The phrase going Dutch when applied to eating out, used only to imply that the final cost of the meal would be divided between its participants. Today, with the rise of Amsterdam as a happening and much sought after culinary destination, the term has taken on a far more eloquent and elegant meaning. There is a small hub of relatively new and forward thinking venues leading this wonderful development and driving the city towards a new and dynamic culinary renaissance.
Located on the 19th Floor of the A’Dam Tower, this slowly revolving restaurant offers not only a complete, hour-long visual tour of the city skyline but a remarkable dining experience. If Amsterdam was known for food at all in the past it was for more predictable French style dining or local signature dishes, but all that is about to change and Moon is at the fore-front of that revolution.
A new breed of chef is behind these changes, chefs such as Jaime van Heije whose European and Indonesian heritage are reflected in his occidental meets oriental flavours such belly pork infused with the expected rosemary and thyme but also with the more exotic tastes of lemon and coriander. Dishes such as scallops and eggplant puree topped with shaved truffles indicate the playful fresh and uniquely blended fusions on offer at this exciting scene leader.
Away from the vibrant urban hustle and bustle of the docklands area, Restaurant Breda celebrates both the gourmet flavours synonymous with the south of Netherlands and the international scope of the capital’s new found status amongst the culinary elite. Although located in the historic heart of the city, chef Freet van Noorwijk is sure of the venue’s direction, eschewing traditions and the restrictive rules of the past to cook in an adventurous fashion but favouring simple rustic flavours and local products.
The eclecticism of their menu may see you dining on watercress dressed cured haddock with herring roe and crème fraiche followed by a plate of Brussels sprouts, tossed with pickled onions, truffles and ham. At the other extreme the local rib-eye may just be accompanied by sorrel granita and ginger yogurt. From the extravagant to the simplistic all within the same menu.
In the southern, revitalised museum region and located itself in a wing of the Rijksmuseum, this restaurant has received a lot of attention for its locally sourced produce and slow-food attitude. Not only are Dutch veal, beef, pork and fish highlights of the menu any time of year, they also get much inspiration from the museum exhibitions as well. If a big Asian exhibition is on show there, expect guest cooks specialising in the culinary richness of that culture to be brought on board to help create complimenting dishes.
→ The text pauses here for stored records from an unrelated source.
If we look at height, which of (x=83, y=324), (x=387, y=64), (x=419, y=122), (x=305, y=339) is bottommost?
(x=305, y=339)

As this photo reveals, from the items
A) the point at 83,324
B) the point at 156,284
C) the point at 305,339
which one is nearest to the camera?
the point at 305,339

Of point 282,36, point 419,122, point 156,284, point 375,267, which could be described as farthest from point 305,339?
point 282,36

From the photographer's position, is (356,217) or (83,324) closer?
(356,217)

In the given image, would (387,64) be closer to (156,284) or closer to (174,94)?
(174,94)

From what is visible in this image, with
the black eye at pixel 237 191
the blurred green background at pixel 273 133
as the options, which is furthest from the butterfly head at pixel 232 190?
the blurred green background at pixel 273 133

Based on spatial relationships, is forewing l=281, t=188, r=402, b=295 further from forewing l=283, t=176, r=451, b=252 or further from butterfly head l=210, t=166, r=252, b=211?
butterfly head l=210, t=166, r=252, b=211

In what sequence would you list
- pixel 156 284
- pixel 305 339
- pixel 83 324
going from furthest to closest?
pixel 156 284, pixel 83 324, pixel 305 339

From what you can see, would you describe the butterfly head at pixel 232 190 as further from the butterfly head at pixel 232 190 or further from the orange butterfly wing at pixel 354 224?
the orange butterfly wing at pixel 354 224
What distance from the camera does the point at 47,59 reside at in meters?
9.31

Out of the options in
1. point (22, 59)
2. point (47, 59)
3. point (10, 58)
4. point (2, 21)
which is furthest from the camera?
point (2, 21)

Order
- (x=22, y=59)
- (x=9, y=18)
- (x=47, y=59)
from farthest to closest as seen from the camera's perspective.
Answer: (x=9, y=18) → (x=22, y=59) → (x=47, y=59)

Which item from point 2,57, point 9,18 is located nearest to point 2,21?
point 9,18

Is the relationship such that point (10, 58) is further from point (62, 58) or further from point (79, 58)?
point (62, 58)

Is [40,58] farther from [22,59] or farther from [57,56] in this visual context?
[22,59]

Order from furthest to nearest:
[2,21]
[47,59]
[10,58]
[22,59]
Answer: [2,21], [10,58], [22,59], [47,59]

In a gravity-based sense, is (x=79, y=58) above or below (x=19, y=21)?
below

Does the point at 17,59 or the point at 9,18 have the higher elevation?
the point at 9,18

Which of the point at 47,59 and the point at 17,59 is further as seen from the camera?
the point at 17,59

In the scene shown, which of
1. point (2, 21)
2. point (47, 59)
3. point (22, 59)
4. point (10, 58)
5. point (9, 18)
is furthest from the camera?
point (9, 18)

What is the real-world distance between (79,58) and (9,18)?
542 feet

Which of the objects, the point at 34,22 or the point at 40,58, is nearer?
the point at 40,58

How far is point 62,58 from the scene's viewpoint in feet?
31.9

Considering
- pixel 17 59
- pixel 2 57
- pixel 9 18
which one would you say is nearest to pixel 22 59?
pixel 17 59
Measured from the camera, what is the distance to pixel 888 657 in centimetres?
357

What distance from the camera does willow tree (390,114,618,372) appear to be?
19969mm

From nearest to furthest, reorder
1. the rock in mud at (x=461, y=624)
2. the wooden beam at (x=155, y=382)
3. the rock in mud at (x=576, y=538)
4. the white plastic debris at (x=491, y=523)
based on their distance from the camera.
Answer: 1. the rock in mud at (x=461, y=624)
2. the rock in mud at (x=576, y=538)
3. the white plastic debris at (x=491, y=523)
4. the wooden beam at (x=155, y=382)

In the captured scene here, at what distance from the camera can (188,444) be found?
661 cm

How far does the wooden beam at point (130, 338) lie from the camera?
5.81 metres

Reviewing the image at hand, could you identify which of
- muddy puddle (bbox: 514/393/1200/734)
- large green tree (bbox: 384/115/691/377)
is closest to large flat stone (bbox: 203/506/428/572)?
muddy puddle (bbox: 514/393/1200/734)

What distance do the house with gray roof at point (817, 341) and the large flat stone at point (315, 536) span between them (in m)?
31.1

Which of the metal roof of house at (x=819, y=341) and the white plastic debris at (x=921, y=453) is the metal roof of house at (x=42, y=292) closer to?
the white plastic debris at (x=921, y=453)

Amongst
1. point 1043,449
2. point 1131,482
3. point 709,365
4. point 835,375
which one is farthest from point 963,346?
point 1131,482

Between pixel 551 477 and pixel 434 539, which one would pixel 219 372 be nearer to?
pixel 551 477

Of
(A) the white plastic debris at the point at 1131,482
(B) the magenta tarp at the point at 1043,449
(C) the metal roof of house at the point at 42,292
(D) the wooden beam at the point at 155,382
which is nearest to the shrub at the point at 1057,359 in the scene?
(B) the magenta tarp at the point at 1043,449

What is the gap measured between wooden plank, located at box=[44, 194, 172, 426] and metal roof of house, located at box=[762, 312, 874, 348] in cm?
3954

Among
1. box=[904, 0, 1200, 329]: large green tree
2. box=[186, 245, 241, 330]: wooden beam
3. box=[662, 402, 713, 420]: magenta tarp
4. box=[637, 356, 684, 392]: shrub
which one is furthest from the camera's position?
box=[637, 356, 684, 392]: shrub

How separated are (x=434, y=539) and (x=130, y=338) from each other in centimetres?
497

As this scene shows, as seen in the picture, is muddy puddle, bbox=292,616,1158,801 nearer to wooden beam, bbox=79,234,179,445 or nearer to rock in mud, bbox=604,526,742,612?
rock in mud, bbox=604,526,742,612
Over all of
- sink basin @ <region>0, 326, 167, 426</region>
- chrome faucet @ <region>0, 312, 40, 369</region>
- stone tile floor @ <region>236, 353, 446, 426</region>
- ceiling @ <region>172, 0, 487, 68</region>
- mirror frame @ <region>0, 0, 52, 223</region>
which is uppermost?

C, which stands for Celsius, is located in Amsterdam’s eastern quarter and takes a unique approach to the divisions on their menu buy dividing them into four sections based on cooking temperatures- raw and cold; low temperature; steamed and cooked; and grilled, plancha, or tempura. The result is a dining experience that heats up as you eat, literally, ranging from ice cream cooled tuna tartare to warm crispy noodle plates, hot pasta dishes and final entrees such as sizzling masala or spicy chorizo flavours .
Amsterdam has made its name throughout history for many reasons, for its military prowess, intricate canals and socially for a tolerant attitude and relaxed nightlife. Now it is about to add another accolade to its list of notable offerings as nothing less than the new and growing culinary centre for cutting edge dining.